ENTRIES PROVIDED:

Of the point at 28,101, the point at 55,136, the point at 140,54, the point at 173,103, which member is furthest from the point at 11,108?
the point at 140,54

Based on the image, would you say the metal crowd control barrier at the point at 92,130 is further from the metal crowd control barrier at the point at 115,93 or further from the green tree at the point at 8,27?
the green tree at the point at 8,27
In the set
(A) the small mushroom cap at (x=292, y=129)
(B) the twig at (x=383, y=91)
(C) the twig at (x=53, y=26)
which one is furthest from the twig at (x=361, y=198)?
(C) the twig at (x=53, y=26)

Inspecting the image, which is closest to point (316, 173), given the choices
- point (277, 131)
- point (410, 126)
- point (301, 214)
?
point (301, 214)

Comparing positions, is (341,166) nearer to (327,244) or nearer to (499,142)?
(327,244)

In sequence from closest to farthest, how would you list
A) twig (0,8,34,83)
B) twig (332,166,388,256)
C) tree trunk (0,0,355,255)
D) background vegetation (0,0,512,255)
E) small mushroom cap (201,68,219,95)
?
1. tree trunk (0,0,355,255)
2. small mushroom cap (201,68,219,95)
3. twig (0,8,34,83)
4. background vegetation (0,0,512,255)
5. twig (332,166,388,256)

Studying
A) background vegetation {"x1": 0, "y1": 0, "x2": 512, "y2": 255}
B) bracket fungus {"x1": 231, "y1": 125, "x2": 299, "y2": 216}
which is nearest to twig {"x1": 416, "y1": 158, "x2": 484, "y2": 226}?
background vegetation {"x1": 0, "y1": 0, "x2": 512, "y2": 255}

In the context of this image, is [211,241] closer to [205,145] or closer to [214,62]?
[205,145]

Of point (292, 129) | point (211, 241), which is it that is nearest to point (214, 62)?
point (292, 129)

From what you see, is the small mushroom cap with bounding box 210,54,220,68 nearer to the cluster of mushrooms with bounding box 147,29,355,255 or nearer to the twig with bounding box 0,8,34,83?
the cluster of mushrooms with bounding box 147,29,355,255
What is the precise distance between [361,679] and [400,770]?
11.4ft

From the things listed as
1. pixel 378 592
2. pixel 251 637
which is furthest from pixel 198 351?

THE REQUEST: Retype the data word for word, from the line containing "What is the" through the final line of the data, both included.

EXERCISE ANSWER:
What is the precise distance between [361,679] and [400,770]?
11.4ft

From the things listed as
1. pixel 378 592
2. pixel 251 637
which is furthest from pixel 198 351?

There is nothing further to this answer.